Cloned dynamic tables are suspended by default, whether you clone a dynamic table directly or clone a database or schema that contains dynamic tables. In the output of the DYNAMIC_TABLE_GRAPH_HISTORY table function, their SCHEDULING_STATE column shows CLONED_AUTO_SUSPENDED as the reason_code. Any dynamic tables created downstream to these cloned dynamic tables are also suspended, with a reason_code of UPSTREAM_CLONED_AUTO_SUSPENDED. For more information, see Automatic dynamic table suspension.

-- Clone a dynamic table to a new dynamic table
CREATE [ OR REPLACE ] [ TRANSIENT ] DYNAMIC TABLE <name>
  CLONE <source_dynamic_table>
        [ { AT | BEFORE } ( { TIMESTAMP => <timestamp> | OFFSET => <time_difference> | STATEMENT => <id> } ) ]
  [
    COPY GRANTS
    TARGET_LAG = { '<num> { seconds | minutes | hours | days }' | DOWNSTREAM }
    WAREHOUSE = <warehouse_name>
  ]
Copy

You can also clone a dynamic table as it existed at a specific point in the past:

CREATE DYNAMIC TABLE my_cloned_dynamic_table CLONE my_dynamic_table AT (TIMESTAMP => TO_TIMESTAMP_TZ('04/05/2013 01:02:03', 'mm/dd/yyyy hh24:mi:ss'));
Copy

For more information, see Cloning using Time Travel (databases, schemas, tables, dynamic tables, event tables, and streams only).

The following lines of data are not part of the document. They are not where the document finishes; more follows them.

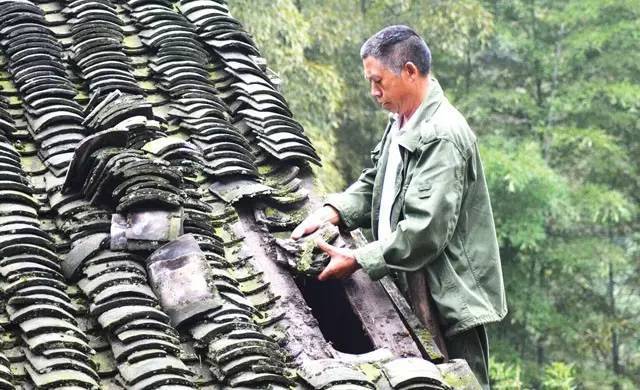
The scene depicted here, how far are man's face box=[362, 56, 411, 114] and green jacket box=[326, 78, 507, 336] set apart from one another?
11 centimetres

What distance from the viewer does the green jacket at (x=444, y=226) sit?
16.0ft

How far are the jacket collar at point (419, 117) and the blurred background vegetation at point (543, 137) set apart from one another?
11.8 metres

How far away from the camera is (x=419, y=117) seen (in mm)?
5082

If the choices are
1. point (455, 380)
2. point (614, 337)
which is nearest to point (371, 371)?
point (455, 380)

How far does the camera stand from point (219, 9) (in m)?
6.51

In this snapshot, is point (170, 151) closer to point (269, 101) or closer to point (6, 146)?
point (6, 146)

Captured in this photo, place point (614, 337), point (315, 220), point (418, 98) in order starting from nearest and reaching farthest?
1. point (418, 98)
2. point (315, 220)
3. point (614, 337)

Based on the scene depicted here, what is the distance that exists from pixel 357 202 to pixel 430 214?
2.70ft

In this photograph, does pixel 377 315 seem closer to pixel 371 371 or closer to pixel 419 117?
pixel 371 371

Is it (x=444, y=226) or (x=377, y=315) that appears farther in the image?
(x=377, y=315)

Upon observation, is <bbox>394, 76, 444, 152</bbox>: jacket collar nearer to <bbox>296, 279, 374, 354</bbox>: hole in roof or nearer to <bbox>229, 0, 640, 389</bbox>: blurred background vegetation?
<bbox>296, 279, 374, 354</bbox>: hole in roof

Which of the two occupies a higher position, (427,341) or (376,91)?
(376,91)

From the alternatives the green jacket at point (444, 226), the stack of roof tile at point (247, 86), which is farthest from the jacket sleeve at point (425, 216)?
the stack of roof tile at point (247, 86)

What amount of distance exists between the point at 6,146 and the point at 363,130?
15.1 metres
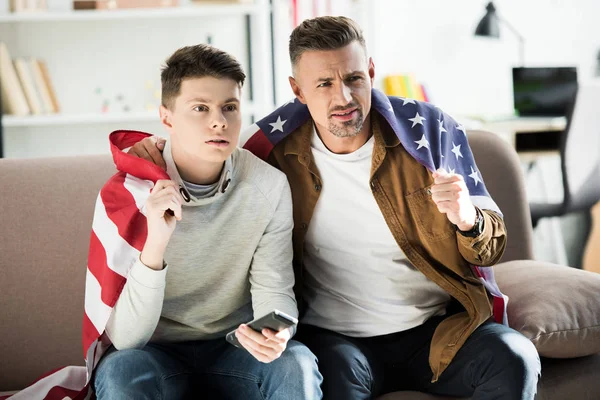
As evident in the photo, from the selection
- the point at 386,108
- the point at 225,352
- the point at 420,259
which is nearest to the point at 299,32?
the point at 386,108

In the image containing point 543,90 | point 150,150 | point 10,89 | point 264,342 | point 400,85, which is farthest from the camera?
point 400,85

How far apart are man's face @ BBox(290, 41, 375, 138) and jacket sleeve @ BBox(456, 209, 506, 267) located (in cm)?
35

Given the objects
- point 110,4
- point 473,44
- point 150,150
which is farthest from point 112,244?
point 473,44

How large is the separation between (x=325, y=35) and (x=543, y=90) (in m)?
2.99

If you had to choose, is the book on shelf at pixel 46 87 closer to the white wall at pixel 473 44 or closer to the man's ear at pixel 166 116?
the white wall at pixel 473 44

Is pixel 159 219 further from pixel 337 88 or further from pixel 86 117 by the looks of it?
pixel 86 117

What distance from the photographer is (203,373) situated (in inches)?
65.6

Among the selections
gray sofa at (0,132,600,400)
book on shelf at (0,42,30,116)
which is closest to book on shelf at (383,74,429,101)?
book on shelf at (0,42,30,116)

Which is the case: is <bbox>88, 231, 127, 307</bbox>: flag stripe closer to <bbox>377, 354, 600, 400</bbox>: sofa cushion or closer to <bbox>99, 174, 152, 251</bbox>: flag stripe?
<bbox>99, 174, 152, 251</bbox>: flag stripe

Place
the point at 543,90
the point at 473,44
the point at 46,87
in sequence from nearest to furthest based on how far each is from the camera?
the point at 46,87 → the point at 543,90 → the point at 473,44

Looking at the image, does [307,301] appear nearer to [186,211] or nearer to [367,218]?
[367,218]

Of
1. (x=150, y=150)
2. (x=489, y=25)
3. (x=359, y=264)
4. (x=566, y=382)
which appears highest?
(x=489, y=25)

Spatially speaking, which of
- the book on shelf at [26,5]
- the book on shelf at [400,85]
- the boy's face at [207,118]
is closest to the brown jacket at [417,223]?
the boy's face at [207,118]

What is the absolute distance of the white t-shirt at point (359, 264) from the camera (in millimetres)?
1771
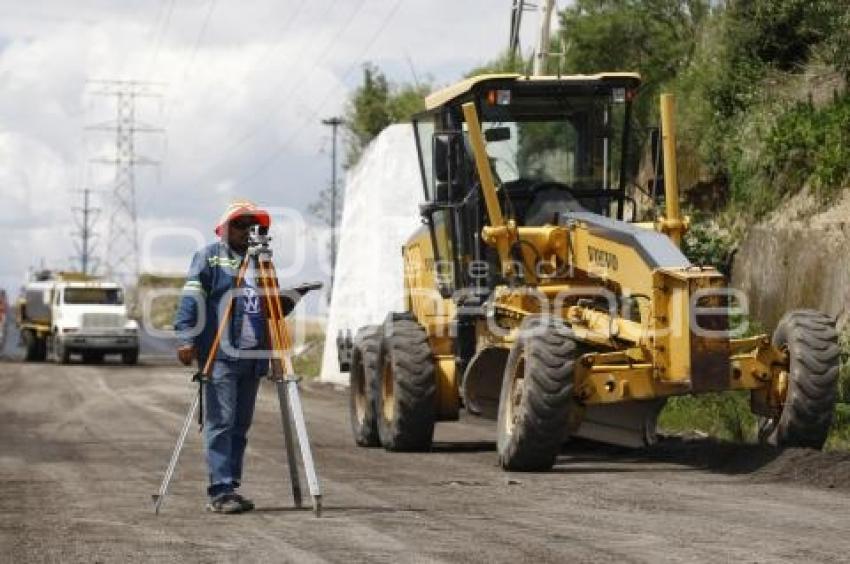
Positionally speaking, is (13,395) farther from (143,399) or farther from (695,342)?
(695,342)

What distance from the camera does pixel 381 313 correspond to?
1448 inches

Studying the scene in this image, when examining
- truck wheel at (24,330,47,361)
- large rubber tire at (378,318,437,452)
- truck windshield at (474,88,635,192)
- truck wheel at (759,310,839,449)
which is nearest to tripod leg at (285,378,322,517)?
truck wheel at (759,310,839,449)

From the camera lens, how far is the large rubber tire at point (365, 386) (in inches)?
734

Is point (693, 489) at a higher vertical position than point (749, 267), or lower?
lower

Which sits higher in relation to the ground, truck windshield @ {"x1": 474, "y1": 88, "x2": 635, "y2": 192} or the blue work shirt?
truck windshield @ {"x1": 474, "y1": 88, "x2": 635, "y2": 192}

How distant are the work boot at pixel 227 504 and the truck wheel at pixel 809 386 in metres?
4.97

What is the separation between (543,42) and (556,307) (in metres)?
17.3

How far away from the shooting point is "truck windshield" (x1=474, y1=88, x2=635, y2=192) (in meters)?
16.7

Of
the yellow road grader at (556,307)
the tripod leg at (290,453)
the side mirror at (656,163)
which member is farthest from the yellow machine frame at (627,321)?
the tripod leg at (290,453)

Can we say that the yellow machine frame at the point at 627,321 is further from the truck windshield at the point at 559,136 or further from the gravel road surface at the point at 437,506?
the gravel road surface at the point at 437,506

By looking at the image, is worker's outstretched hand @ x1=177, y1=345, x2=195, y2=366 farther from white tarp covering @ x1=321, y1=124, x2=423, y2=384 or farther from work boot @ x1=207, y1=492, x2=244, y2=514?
white tarp covering @ x1=321, y1=124, x2=423, y2=384

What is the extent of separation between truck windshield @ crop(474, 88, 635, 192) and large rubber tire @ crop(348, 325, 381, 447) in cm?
308

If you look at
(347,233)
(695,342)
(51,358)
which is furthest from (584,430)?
(51,358)

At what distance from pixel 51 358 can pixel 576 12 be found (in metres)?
22.0
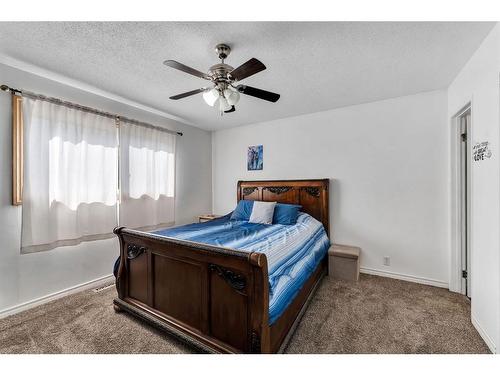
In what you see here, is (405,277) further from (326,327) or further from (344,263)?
(326,327)

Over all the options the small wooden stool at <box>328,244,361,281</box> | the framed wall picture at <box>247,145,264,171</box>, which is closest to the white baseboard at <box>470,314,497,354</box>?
the small wooden stool at <box>328,244,361,281</box>

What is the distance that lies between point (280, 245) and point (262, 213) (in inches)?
48.3

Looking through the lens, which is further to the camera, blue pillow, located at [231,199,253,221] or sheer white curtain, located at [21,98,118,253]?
blue pillow, located at [231,199,253,221]

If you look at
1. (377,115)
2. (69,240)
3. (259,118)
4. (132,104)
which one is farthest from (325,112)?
(69,240)

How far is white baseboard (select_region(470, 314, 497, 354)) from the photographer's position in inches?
62.3

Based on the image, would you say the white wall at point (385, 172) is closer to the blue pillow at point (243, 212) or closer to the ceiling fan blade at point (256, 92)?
the blue pillow at point (243, 212)

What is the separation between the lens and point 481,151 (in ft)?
5.87

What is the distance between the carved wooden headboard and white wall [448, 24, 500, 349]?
1643 millimetres

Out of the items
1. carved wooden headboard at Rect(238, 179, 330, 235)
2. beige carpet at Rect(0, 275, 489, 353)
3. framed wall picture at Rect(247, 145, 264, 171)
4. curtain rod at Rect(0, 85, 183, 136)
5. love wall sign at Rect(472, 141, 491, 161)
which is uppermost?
curtain rod at Rect(0, 85, 183, 136)

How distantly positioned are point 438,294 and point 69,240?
167 inches

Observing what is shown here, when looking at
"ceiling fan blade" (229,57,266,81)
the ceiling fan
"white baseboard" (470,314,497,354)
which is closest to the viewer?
"ceiling fan blade" (229,57,266,81)

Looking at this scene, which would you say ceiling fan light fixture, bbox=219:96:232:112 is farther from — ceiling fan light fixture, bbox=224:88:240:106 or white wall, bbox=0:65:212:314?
white wall, bbox=0:65:212:314

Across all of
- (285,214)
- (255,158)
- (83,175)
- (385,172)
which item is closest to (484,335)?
(385,172)

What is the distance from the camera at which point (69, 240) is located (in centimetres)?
249
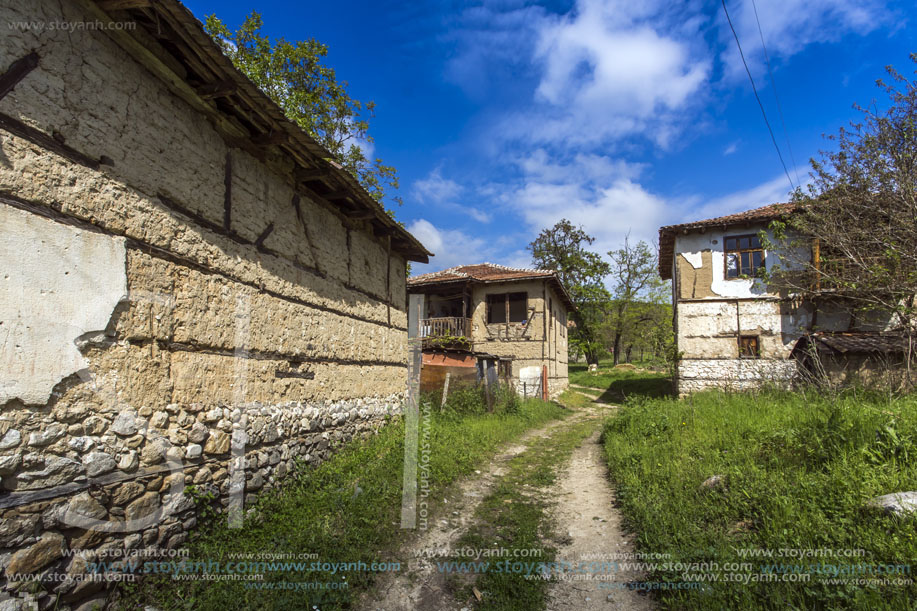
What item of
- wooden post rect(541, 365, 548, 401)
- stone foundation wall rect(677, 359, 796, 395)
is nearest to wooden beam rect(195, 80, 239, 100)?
stone foundation wall rect(677, 359, 796, 395)

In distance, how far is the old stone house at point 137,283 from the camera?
2637 mm

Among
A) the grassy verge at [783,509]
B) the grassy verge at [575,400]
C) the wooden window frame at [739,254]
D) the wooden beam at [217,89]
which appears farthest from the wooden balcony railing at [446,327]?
the wooden beam at [217,89]

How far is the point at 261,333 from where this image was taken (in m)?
4.64

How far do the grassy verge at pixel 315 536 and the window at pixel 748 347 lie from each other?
1145 cm

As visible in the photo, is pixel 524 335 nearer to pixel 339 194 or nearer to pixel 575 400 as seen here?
pixel 575 400

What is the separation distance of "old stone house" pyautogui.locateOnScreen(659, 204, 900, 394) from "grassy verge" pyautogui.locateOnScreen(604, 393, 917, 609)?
326 inches

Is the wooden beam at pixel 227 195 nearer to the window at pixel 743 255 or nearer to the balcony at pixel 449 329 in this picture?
the balcony at pixel 449 329

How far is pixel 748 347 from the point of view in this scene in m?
13.5

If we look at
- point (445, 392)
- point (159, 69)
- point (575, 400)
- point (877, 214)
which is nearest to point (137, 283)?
point (159, 69)

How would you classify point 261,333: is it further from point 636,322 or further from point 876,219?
point 636,322

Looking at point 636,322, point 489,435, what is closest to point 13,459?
point 489,435

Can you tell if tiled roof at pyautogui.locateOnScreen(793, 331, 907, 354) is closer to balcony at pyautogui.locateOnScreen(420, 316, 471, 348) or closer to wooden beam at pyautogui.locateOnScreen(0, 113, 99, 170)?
balcony at pyautogui.locateOnScreen(420, 316, 471, 348)

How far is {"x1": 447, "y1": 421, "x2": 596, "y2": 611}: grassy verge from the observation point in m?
3.27

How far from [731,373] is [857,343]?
10.9 ft
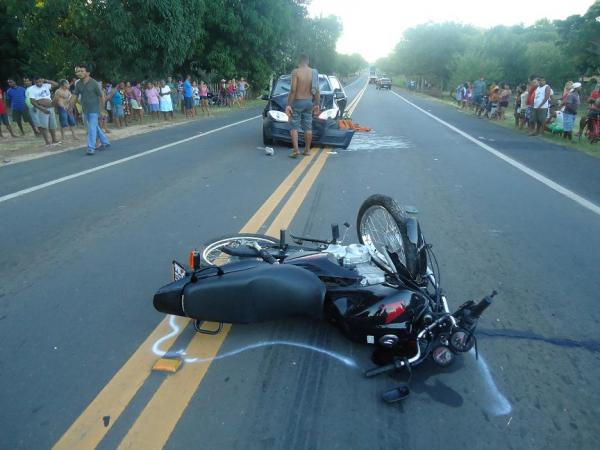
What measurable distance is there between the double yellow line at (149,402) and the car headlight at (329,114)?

Clone a dynamic table to a new table¶

Cloned tables inherit the same column definitions and data of the source dynamic table but lack dynamic table-specific properties. They retain row access and masking policies, tags, clustering keys, and comments.

-- Clone a dynamic table to a new table
CREATE [ OR REPLACE ] TABLE [ IF NOT EXISTS ] <name>
CLONE <source_dynamic_table_name>
  [ { AT | BEFORE } ( { TIMESTAMP => <timestamp> | OFFSET => <time_difference> | STATEMENT => <id> } ) ]
Copy

Cloning a dynamic table to a regular table follows the same considerations as cloning a regular table, with the following exceptions:

  • The source dynamic table has to be initialized in order to be cloned as a regular table.

  • You can’t clone dynamic Apache Iceberg™ tables.

Best practice for cloning pipelines of dynamic tables¶

Clone all elements of the dynamic table pipeline in the same clone command to avoid reinitializations of your pipeline. You can do this by consolidating all elements of the pipeline (e.g. base tables, view, and dynamic tables) in the same schema or database.